PASSAGE:
* * * * * * *

Here, we develop a relatively simple method to remove cast shadows from remotely sensed imagery. We demonstrate this method using a high resolution DEM derived from structure-from-motion analysis of UAV imagery. Structure-from-motion analysis of remotely sensed stereopair images has proliferated the availability of high resolution DEMs, especially in the polar regions (Noh and Howat, 2015), however, to our knowledge, these DEMs have not been used to remove shadows and improve classification of supraglacial features or predict shadow locations. We apply this method to imagery collected in 2016 over the Greenland Ice Sheet. The shadow removal algorithm utilizes ArcGIS Pro’s solar radiation toolset to identify shadowed regions and performs a supervised classification on the original and corrected imagery to quantify the impact of our shadow removal process on the classification of water, sediment, and bare ice surfaces. Finally, we show how the use of DEM-derived shadow models can improve classification of remotely sensed imagery.

2 Data

In order to perform the shadowing correction described below, two datasets are needed; 1) a high resolution nadir image with a known image collection time, and 2) a co-located digital elevation model of the region with a spatial resolution fine enough to adequately represent the topography that is causing the shadowing. For this analysis, imagery was collected at 12:30 West Greenland Summer Time (UTC–2 h) on July 21st, 2016 near the ice edge in southwest Greenland (67.15N, 50.00W, the so-called Point 660, 30 km east of the town of Kangerlussuaq). A 3DR Solo quadcopter UAV mounted with a Canon S110 digital camera (12 MB) collected a total of 1,196 RGB images in RAW format over four flights within 1 hour of solar noon. Four ground control points marked with orange plastic rectangles (0.3 m × 0.4 m) were simultaneously georeferenced with a Trimble R7 survey-grade GPS with a 20 min static occupation to allow for higher positional accuracy. The UAV was flown at a maximum of 100 m above the ice surface with a minimum of 75% image overlap. As a result, the images had a total footprint of 1.3 km².

3 Methods

UAV imagery was processed in several steps to produce a corrected and classified image (Box A–E in Figure 1). First, UAV imagery (Box A, Figure 1) was processed with structure-from-motion (using Agisoft Metashape Pro version 1.6.5) to produce a 0.034 m resolution orthomosaic RGB image and a 0.068 m resolution DEM (Box B, Figure 1). These were the highest possible output resolutions for the imagery. Camera calibration parameters and bundle adjustments were automatically set to reduce ground control point (GCP) error accounting for the 0.05 m accuracy of the GNSS and digitization (Table 1). This resulted in a mean GCP georeferencing error of 0.15 m. Ice velocity, derived from the GCP static occupations, showed a negligible effect during the image collection period compared to the georeferencing accuracy. This method of structure-from motion bundle adjustment and DEM generation has proved to result in highly accurate elevation data (Smith et al., 2016). The DEM, resampled to 0.68 m resolution with cubic convolution to conserve computing time, was used as the input to the Area Solar Radiation tool in ArcGIS Pro 2.1 to create a radiation raster image (Box C, Figure 1). For the Area Solar radiation tool, we used a transmissivity value of 0.545, which is representative for the atmospheric conditions in this area (van den Broeke et al., 2008). The Area Solar Radiation tool was then set to calculate solar radiation every 6 minutes from 12:12 to 12:48 local time (UTC-2h) July 21st, 2016. The rescaled area solar radiation output image is hereafter referred to as the radiation raster. After the radiation raster was created, a novel shadow correction method (Box D, Figure 1) scaled the values to the difference in brightness between shadowed and illuminated areas.

* * * * * * *

SUPPLIED INFORMATION:

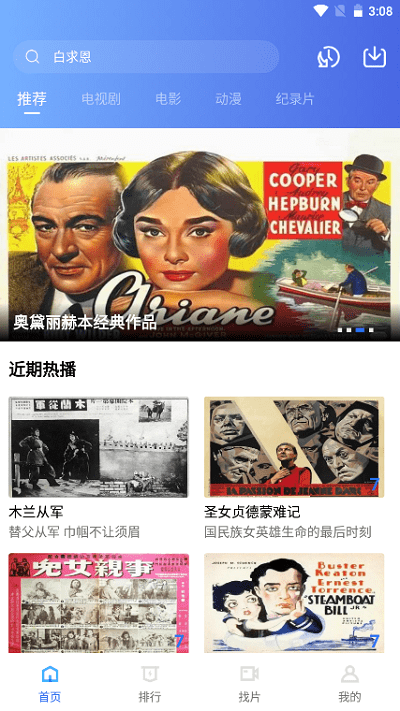 流星视频app追剧v2.07.04截图3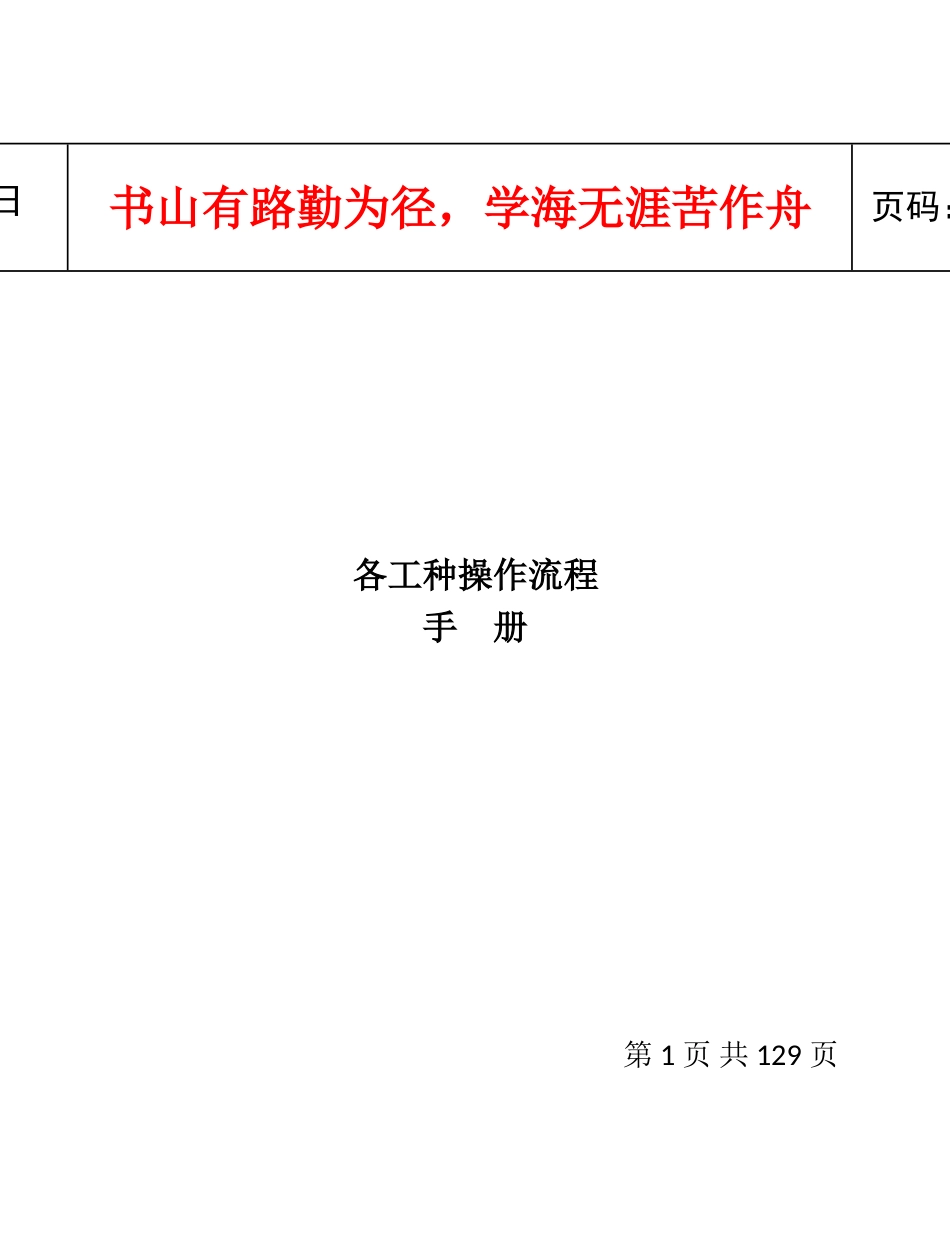 煤矿各工种操作流程(DOC127页)_第1页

* * * * * * *

WORK ITEM: In the shadow-removal passage above, rewrite the paragraph beginning "In order to perform the shadowing correction" as a bulleted list that keeps its main facts.

SOLVED PROBLEM:
- Two datasets are required: a high-resolution nadir image with a known collection time, and a co-located DEM fine enough to represent the topography causing the shadows.
- Imagery was collected at 12:30 West Greenland Summer Time (UTC–2 h) on July 21st, 2016, near the ice edge in southwest Greenland at Point 660 (67.15N, 50.00W), 30 km east of Kangerlussuaq.
- A 3DR Solo quadcopter with a Canon S110 camera took 1,196 RGB RAW images over four flights within 1 hour of solar noon.
- Four ground control points, marked with orange plastic rectangles (0.3 m × 0.4 m), were georeferenced with a Trimble R7 GPS using a 20 min static occupation.
- The UAV flew at most 100 m above the ice with at least 75% image overlap.
- The images covered a total footprint of 1.3 km².